Some days made less sense than others and this was one of them. Either Rose had a naked burglar intent on pneumonia, or Sky was someone else altogether. Within the last year, anything had seemed possible.

Rose rummaged around until she found some old things a size too small. It was pointless lending Sky one of her bras. It would have been like offering a couple of hammocks to a pair of dormice, and Sky seemed to struggle enough just putting a tee-shirt on.

‘Was I right about Denmark?’ asked Rose, sitting on her hands to stop herself from dressing Sky as if she was a child. ‘I’m sorry if I was wrong.’

‘I don’t know, I guess,’ Sky answered from inside a sweat-top. ‘I just got here. All this time, all this terrible time, I thought I’d never see Simon again and now I’ve found him and you won’t let me see him. And I only have today.’

Something tugged at Rose’s memory. In a video call during that last expedition to Denmark, David had mentioned that a woman with a crush on Simon kept turning up at the camp wrapped in a blanket. He’d never said her name.
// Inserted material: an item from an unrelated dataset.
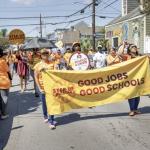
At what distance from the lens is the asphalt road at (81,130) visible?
817 centimetres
‘Look,’ said Rose, ‘it’s not that simple. Simon’s ill today and …’

‘I know he is. I know why he is. I was there.’ She hunched her hands between her knees and looked round, catching sight of the wedding photo. She paused. ‘I was there.’ She reached out to touch Rose. ‘I was there when it happened. David was your man wasn’t he?’

‘You can’t see Simon,’ Rose insisted quietly. ‘You don’t understand. It wouldn’t be safe.’

Sky stood up. ‘It’s you that don’t understand. I know what he is. But today is the only day I can see him. He won’t hurt me. It would be impossible.’

She ran for Simon’s door, shoving against it with her shoulder. Rose sighed. What could be the harm? Every precaution had been taken. If Sky really did know, nothing could make it worse. If she didn’t, it would be another thing to deal with. Good old Rose.

‘Stop,’ she said. ‘I’ll unlock the door.’

Inside, black-out curtains were tightly shut. The metal frame around the bed looked skeletal in the gloom. Through its bars, in the small light from the hallway you could just see Simon’s back curled away from them. The bones on his spine jutted out through the long grey hair.

In his sleep he turned over to face them and snarled slightly, his lips drawing back from sharp incisors.

Rose had expected Sky to gasp or exclaim, but she made no sound.

It still shocked Rose, all these months past. Twelve times she had drugged him before bolting his cage for twenty-four hours and yet she had not got used to it.

Every time she saw her brother like this, she felt overwhelmed.

She reached out to comfort Sky but the woman had stepped forward to push her slender hand through the bars.

‘Don’t…’ warned Rose, reaching out. ‘He might bite you!’

‘He won’t,’ said Sky. ‘And if he did, it wouldn’t hurt me.

’ Stroking Simon’s head, she started to sing under her breath.

Without being able to hear the words, the song made Rose think of wide skies, of forests, of wildernesses but mostly of longing; an echo of the cold emptiness of David’s side of the bed.

Simon’s ruined eyes, such as they were at this moment, opened slightly.

They were amber, flecked with red. He seemed to wake from his dream and to focus slightly on Sky, rolling his head under the caress.

For a moment he wept, tears rolling down his muzzle.

And then his eyes closed and Sky’s song got softer until it was a whisper and she stopped.